Posted on May 5, 2017
auto premiums

The first thing you need to know about auto insurance premiums is that "premiums" is simply a fancier word for price. Auto insurance premiums represent the total price that a driver will have to pay for coverage. Depending on the company and plan, that amount could be expressed and paid either monthly, semi-annually, or annually. Simple, right?

 

Well, yes, the concept is pretty straightforward. But there is a wide range of factors that go into determining how much the premium will cost. And some of them are under the driver's control.

 

In assessing how much a premium should be, insurance companies take a thorough look at a driver's history, how often he or she will be on the road, and the type of car that is being driven. The reasoning behind this is that the price of the premium should be proportionate to how likely the driver is to require a payout from the insurer.

 

Someone with a clean driving record and safe car that does not log too many kilometres shouldn't be paying the same fees as someone with a history of speeding, a used vehicle that could be breaking down and lifestyle that features constant driving. Location factors into the price, certain areas leave drivers more susceptible to accidents, vandalism, or theft. It has nothing to do with the individual driver (beyond the fact that they chose to live where they did), but it's a red flag nonetheless.

 

Coverage options give drivers the opportunity to directly have a hand in some aspects of their premium. Since automobile liability insurance is mandatory in Canada, everybody is required to have at least a basic level of coverage, but there are lots of ways to upgrade and know that you'll be taken care of more comprehensively should something go wrong.

 

For those looking to lower their premium, one of the best ways to do that is to agree to a higher deductible. A deductible is essentially the amount one has to pay for repairs before insurance kicks in and covers the rest. Having a high deductible could be frustrating if a driver were to need coverage for many different incidents, but for a lot of drivers, the lowered premium represents greater value over time.

 

There aren't many factors affecting the price of a policy that will be totally out of the driver's control. Inflation and government regulation will factor in, but that's also the case with pretty much any consumer good or service. The major difference-maker—and to a lot of people, a highly unfair one—is age. It's a reality that certain demographics are more likely to require payouts than others. Even if a driver has a spotless record, he or she may have a premium bumped up slightly due to the demographic factor.

### REQUIRED TASK
Answer these questions from the post on auto insurance premiums:
(a) On what schedules might a premium be expressed and paid?
(b) Which type of insurance is mandatory in Canada?
(c) What does the post call the major difference-maker among factors outside the driver's control?

Source records:
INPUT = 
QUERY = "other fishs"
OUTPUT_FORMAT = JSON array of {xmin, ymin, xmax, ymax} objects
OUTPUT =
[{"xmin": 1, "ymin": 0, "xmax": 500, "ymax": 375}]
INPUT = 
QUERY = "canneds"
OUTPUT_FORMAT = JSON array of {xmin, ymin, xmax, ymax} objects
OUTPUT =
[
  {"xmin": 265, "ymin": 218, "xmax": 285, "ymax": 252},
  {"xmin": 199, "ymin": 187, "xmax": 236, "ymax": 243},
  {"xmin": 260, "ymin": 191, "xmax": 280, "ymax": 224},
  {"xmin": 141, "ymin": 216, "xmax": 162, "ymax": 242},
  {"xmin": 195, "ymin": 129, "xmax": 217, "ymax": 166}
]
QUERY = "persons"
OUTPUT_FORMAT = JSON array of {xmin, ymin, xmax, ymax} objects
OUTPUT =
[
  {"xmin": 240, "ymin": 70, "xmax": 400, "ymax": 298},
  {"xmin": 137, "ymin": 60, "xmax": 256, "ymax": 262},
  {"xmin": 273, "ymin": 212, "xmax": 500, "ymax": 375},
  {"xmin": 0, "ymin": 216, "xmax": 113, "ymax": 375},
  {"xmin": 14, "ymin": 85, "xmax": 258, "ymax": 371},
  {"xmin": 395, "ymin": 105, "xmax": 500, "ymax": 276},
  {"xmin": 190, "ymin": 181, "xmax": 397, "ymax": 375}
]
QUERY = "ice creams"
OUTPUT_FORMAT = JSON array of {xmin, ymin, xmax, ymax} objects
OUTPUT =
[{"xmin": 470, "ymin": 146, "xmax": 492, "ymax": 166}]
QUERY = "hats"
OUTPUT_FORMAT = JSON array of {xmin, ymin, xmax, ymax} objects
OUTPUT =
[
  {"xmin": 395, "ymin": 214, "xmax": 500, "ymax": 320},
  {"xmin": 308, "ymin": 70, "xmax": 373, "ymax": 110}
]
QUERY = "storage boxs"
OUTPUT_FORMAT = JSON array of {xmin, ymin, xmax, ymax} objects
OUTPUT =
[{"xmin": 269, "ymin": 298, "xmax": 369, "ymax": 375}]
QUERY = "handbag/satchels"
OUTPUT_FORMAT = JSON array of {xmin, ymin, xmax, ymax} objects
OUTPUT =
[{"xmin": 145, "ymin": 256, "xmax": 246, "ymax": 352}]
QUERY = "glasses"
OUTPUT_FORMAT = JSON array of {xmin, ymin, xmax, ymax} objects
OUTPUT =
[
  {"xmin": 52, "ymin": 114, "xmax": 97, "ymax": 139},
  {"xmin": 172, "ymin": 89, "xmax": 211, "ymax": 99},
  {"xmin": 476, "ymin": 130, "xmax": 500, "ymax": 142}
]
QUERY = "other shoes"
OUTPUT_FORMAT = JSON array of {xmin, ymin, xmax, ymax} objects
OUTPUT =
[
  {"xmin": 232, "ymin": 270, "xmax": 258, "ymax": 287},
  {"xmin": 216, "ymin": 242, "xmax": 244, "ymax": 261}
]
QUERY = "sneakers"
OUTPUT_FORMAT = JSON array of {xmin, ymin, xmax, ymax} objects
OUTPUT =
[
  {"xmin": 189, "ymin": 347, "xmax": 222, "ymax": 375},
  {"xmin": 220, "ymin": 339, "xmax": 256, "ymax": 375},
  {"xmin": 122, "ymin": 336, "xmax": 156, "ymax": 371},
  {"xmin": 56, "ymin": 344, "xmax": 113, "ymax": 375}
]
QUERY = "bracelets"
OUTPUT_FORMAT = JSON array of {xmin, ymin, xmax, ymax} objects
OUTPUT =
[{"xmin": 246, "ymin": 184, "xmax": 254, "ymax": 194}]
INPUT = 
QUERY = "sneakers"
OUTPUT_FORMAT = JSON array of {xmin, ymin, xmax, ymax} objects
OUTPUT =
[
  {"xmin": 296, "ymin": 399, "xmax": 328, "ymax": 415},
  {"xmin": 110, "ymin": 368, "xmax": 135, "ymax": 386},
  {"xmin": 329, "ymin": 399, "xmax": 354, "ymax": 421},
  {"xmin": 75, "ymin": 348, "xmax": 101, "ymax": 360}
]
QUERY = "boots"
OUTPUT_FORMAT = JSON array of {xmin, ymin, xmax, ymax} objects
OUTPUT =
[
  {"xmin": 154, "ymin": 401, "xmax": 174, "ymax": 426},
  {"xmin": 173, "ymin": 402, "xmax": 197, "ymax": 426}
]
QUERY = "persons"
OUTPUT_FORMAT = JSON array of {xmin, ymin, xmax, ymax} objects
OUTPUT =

### ANSWER TO THIS PROBLEM
(a) Monthly, semi-annually, or annually.
(b) Automobile liability insurance.
(c) Age.